During Chinese New Year, tangerines and oranges are displayed as decorations and also exchanged among friends and acquaintances. When giving these fruits as gifts, offer them with both hands. It is polite for the recipient to refuse at first, so keep trying!
Why not encourage your children to bring in a tangerine or orange to school to exchange with a friend, or even another class? You could even distribute some of the fruits as snacks while teaching your Chinese New Year lesson, or whilst making these hanging paper citrus fruits (tutorial below).
- Cut a piece of A3/A4 orange construction paper in half. Fold each half in an accordion-style pattern.
- Align the ends of each accordion-folded piece of paper together and staple them in the middle so they are joined.
- Pull down the bottom of each side so it fans out and glue the sides together where they meet at the bottom. (You can also use sticky glue dots so you don’t have to wait for the glue to dry.) Do the same with the top of your orange.
- Now you have almost a circle, but with two spaces either side. Glue one side together, but leave the other open to add leaves.
- Using some folded green paper/card, draw and cut out a leaf shape. You should then have two matching leaves.
- Glue one leaf onto the open side of the orange.
- Cut a piece of brown yarn or string for hanging your orange. Tie it into a loop and glue the bottom onto the glued leaf.
- Glue the second green leaf on top of the yarn.
- Now glue the back of the second leaf to the orange side to finish your circle.
- Fold the edges of your green leaves down so they are more visible from the front and back.
- Now hang your New Year decoration! You can make varying sizes to indicate both oranges and tangerines.
Tutorial & images originally from Buggy & Buddy.
Re-enact the zodiac story
The Chinese Zodiac story involves 12 animals and why they came to be in the order they are in in the Chinese calendar.
Chinese children are often told the story of the Jade Emperor, who wanted a new way to measure time. He invited all of the animals to take part in a swimming race, and the first 12 animals across the river would each have a year of the Zodiac named after them.
The rat came first, after he convinced the ox to let him climb atop his back and carry him across the river. Once over the other side, he leapt onto the bank to finish first, followed closely by the diligent Ox.
They were later followed by the tiger, rabbit, dragon, horse, sheep/goat, monkey, dog and the pig/boar. This is the same order that the animals remain in the Chinese Zodiac today.
Begin by sharing the story of the Zodiac with your children at home or in class. Then, re-enact the story by allowing 12 children to role-play each animal, and have another be the Jade Emperor. You can have the children work as a class or in groups, and perform this to each other or as part of a Chinese New Year assembly. The children can also dress up or make their own animal masks as an extra activity.
Wear something red
Red is a main theme at Chinese New Year as it represents joy, good luck and fire, which was used to scare away spirits of bad fortune.

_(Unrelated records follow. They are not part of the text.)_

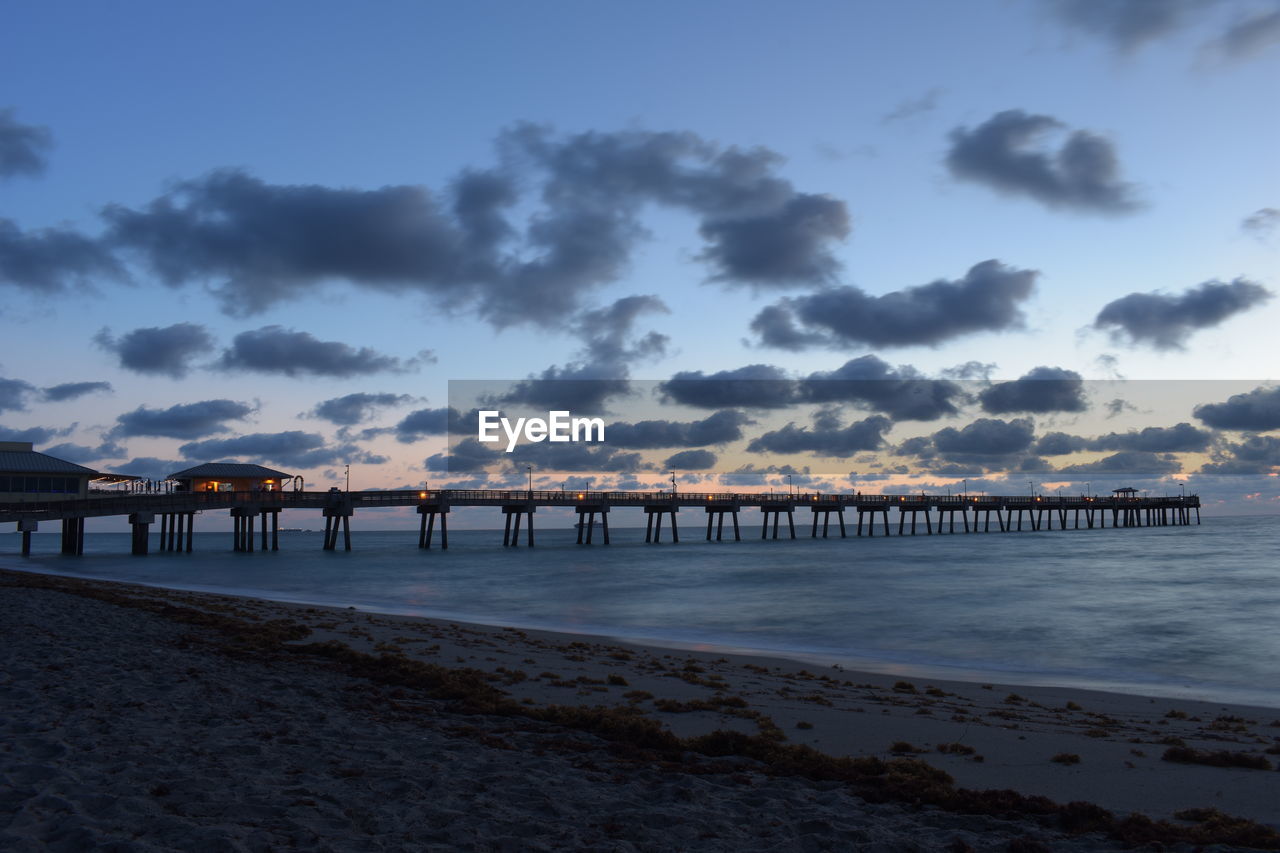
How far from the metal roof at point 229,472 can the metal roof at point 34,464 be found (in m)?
8.09

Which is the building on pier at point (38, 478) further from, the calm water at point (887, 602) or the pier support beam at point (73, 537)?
the calm water at point (887, 602)

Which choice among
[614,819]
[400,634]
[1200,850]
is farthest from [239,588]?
[1200,850]

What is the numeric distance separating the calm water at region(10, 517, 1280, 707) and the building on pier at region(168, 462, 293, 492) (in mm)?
5553

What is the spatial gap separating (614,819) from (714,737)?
107 inches

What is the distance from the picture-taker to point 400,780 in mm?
7082

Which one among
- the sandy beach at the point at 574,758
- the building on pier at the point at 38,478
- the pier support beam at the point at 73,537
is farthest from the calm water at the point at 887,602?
the sandy beach at the point at 574,758

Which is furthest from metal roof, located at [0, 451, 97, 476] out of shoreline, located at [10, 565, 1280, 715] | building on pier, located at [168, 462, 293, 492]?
shoreline, located at [10, 565, 1280, 715]

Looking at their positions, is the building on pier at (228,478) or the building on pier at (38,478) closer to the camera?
the building on pier at (38,478)

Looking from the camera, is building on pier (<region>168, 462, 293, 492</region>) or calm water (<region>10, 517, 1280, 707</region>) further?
building on pier (<region>168, 462, 293, 492</region>)

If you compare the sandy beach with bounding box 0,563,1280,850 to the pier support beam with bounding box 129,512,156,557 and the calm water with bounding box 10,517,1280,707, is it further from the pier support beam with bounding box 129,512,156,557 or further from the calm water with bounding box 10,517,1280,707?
the pier support beam with bounding box 129,512,156,557

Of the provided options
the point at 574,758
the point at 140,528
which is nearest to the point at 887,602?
the point at 574,758

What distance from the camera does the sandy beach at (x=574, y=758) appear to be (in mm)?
6043

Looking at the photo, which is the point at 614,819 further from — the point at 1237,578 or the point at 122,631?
the point at 1237,578

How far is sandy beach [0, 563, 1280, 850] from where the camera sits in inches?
238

Many Chinese people wear red and other brightly coloured clothes on New Year’s Day.
Why not invite your children to wear something red to school for Chinese New Year? This could be a scarf, hat, badge, headband, t-shirt or jumper.
Take the Chinese NY quiz
Finally – test your children’s Chinese New Year knowledge with our fun and friendly quiz! You could ask the children to participate individually, or split them into groups to exercise some team spirit.
The winning team could receive a themed prize – such as chocolate coins in a lucky red envelope or a a traditional treat like walnut cookies or sesame seed balls.